[1277] in Commercialization & Privatization of the Internet
Re: Further Info on ANS Agreements Sought
daemon@ATHENA.MIT.EDU (Martin Schoffstall)
Thu Aug 29 22:06:20 1991
In-Reply-To: <9108281553.AA13466@maverick.osc.edu>
Date: Thu, 29 Aug 91 21:02:19 -0400
To: alison@osc.edu
Cc: tmn!cook@uunet.uu.net, com-priv@psi.com, Joel_Maloff@um.cc.umich.edu
From: "Martin Schoffstall" <schoff@mail.psi.net>
Reply-To: schoff@psi.com
Alison,
There is a counter argument for a standard agreement which is called
"fair business practice", completely flexible/customizable business
agreements, pricing etc, can make the playing field very un-level, cause
huge amounts of bad will, and if done in a predatory manner lead to all
kinds of legal problems.
There are a number of organizations throughout the 60's/70's/80's that
ran afoul of these kinds of issues and get mired in a legal quagmire.
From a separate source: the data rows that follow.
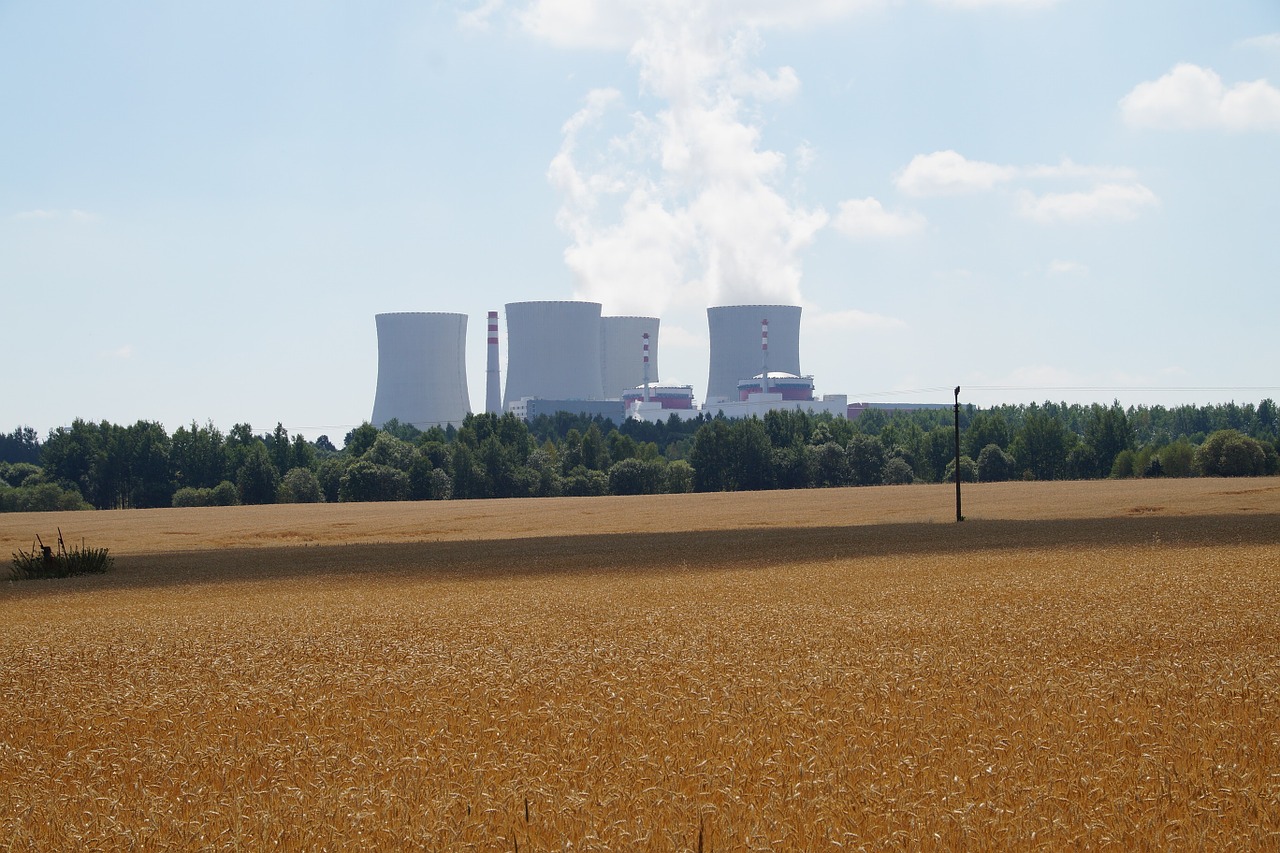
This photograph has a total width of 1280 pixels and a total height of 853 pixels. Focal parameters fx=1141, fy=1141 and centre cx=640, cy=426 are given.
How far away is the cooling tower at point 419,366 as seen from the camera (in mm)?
109438

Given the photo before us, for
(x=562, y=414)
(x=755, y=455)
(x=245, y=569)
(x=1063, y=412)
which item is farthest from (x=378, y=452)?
(x=1063, y=412)

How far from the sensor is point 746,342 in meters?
137

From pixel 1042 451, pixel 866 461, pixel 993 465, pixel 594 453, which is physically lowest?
pixel 993 465

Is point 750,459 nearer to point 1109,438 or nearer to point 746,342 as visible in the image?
point 1109,438

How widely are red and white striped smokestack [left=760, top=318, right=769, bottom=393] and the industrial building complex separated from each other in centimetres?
13

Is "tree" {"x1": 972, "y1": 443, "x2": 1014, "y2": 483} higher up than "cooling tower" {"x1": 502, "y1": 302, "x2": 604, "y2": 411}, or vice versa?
"cooling tower" {"x1": 502, "y1": 302, "x2": 604, "y2": 411}

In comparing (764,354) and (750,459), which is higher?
(764,354)

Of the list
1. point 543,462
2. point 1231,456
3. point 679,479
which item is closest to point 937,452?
point 679,479

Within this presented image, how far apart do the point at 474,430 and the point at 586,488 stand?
15.5 meters

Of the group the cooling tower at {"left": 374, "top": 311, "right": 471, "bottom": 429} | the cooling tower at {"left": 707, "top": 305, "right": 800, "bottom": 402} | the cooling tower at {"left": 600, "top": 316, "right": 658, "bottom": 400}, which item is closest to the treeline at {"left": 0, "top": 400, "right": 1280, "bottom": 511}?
the cooling tower at {"left": 374, "top": 311, "right": 471, "bottom": 429}

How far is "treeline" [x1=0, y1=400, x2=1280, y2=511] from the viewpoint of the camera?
8994cm

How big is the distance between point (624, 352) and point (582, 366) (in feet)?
104

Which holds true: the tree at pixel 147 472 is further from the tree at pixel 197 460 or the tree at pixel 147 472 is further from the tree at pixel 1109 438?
the tree at pixel 1109 438

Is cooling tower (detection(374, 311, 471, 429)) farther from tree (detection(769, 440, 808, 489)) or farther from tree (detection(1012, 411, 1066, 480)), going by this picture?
tree (detection(1012, 411, 1066, 480))
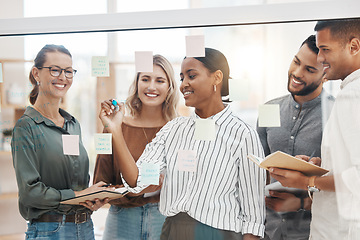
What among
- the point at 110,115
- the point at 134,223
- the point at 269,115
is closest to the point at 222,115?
the point at 269,115

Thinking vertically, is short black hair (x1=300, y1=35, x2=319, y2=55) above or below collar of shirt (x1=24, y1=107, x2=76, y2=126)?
above

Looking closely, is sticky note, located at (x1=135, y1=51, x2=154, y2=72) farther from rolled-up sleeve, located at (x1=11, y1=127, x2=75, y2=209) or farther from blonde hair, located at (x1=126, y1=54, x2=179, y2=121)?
rolled-up sleeve, located at (x1=11, y1=127, x2=75, y2=209)

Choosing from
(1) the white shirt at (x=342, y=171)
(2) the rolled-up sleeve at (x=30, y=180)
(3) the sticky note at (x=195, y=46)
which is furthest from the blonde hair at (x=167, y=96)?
(1) the white shirt at (x=342, y=171)

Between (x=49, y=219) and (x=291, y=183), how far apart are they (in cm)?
118

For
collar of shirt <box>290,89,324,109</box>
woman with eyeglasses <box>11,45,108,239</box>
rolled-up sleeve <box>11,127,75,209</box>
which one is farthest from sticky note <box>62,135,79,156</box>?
collar of shirt <box>290,89,324,109</box>

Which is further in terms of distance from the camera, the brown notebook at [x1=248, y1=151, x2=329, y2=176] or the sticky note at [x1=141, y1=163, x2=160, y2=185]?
the sticky note at [x1=141, y1=163, x2=160, y2=185]

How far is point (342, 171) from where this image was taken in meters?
1.51

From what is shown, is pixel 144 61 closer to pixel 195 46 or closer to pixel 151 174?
pixel 195 46

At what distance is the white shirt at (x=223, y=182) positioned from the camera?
1663 mm

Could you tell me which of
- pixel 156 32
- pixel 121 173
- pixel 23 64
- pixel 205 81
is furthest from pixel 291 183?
pixel 23 64

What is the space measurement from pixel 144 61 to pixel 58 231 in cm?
94

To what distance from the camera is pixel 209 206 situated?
5.47 ft

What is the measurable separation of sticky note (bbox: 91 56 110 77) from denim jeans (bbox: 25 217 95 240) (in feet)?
2.49

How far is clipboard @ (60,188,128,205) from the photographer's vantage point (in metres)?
1.77
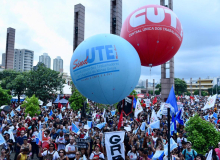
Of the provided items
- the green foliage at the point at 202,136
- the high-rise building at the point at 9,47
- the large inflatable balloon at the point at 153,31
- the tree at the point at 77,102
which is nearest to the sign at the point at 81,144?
the large inflatable balloon at the point at 153,31

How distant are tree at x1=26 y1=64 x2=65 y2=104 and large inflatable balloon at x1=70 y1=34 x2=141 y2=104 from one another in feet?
86.1

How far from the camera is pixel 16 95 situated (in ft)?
123

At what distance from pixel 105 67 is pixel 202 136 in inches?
203

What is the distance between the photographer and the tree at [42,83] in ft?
98.6

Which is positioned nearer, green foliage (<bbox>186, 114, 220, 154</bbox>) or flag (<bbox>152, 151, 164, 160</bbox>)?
flag (<bbox>152, 151, 164, 160</bbox>)

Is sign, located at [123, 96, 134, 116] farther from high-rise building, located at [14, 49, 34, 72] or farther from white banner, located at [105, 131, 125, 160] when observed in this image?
high-rise building, located at [14, 49, 34, 72]

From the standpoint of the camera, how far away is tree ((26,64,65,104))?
30.0 m

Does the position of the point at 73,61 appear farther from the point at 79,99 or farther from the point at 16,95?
the point at 16,95

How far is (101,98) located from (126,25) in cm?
279

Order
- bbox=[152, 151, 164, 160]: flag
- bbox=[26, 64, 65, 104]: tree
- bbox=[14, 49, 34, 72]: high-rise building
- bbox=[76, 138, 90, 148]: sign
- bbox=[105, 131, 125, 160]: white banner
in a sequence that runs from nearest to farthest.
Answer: bbox=[105, 131, 125, 160]: white banner
bbox=[152, 151, 164, 160]: flag
bbox=[76, 138, 90, 148]: sign
bbox=[26, 64, 65, 104]: tree
bbox=[14, 49, 34, 72]: high-rise building

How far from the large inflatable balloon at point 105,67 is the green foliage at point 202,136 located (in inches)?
152

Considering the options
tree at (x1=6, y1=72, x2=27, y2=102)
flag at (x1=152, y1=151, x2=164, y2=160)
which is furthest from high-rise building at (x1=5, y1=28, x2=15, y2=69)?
flag at (x1=152, y1=151, x2=164, y2=160)

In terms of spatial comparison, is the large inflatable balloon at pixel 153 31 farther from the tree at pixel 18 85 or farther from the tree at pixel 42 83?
the tree at pixel 18 85

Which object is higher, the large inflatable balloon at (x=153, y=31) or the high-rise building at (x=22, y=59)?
the high-rise building at (x=22, y=59)
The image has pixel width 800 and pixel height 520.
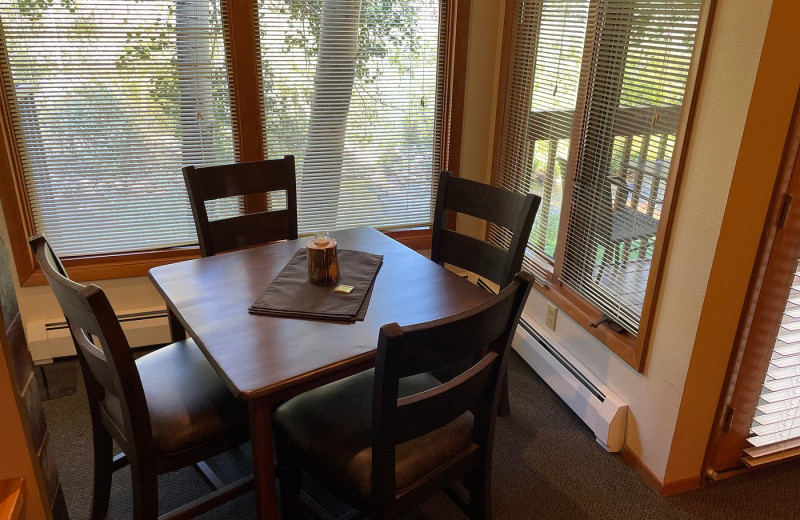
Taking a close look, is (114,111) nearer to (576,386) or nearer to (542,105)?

And of course national boundaries bring in even larger political issues.
What is interesting is that despite rhetoric to the contrary I've found
evidence to suggest (I'm being mild here) that several network service
providers have provided or proposed services to commercial organizations
at a cheaper price that academia/non-profit - probably to "get the business".
Marty
--------
>DATE: Wed, 28 Aug 1991 11:53:26 -0400
>FROM: alison@osc.edu
>
>OARnet is interested in principle in all three agreements, but would
>prefer that Ittai had made it clearer that the arrangements he described
>are a "for example" and may not pertain to any particular mid-level and
>certainly not to all of them. I consider any agreement OARnet might make
>with ANS to be sensitive information, and certainly would not expect ANS
>to share it with com-priv (or anyone else, for that matter).
>
>I have no objection to ANS talking about the broad outlines of the types
>of agreements it would like to make with the mid-levels, but to think that
>a single public agreement is likely to be signed by all the mid-levels
>(at least in the Cooperative Agreement) is naive, and to imply that is
>the case would be somewhat counter-productive for ANS.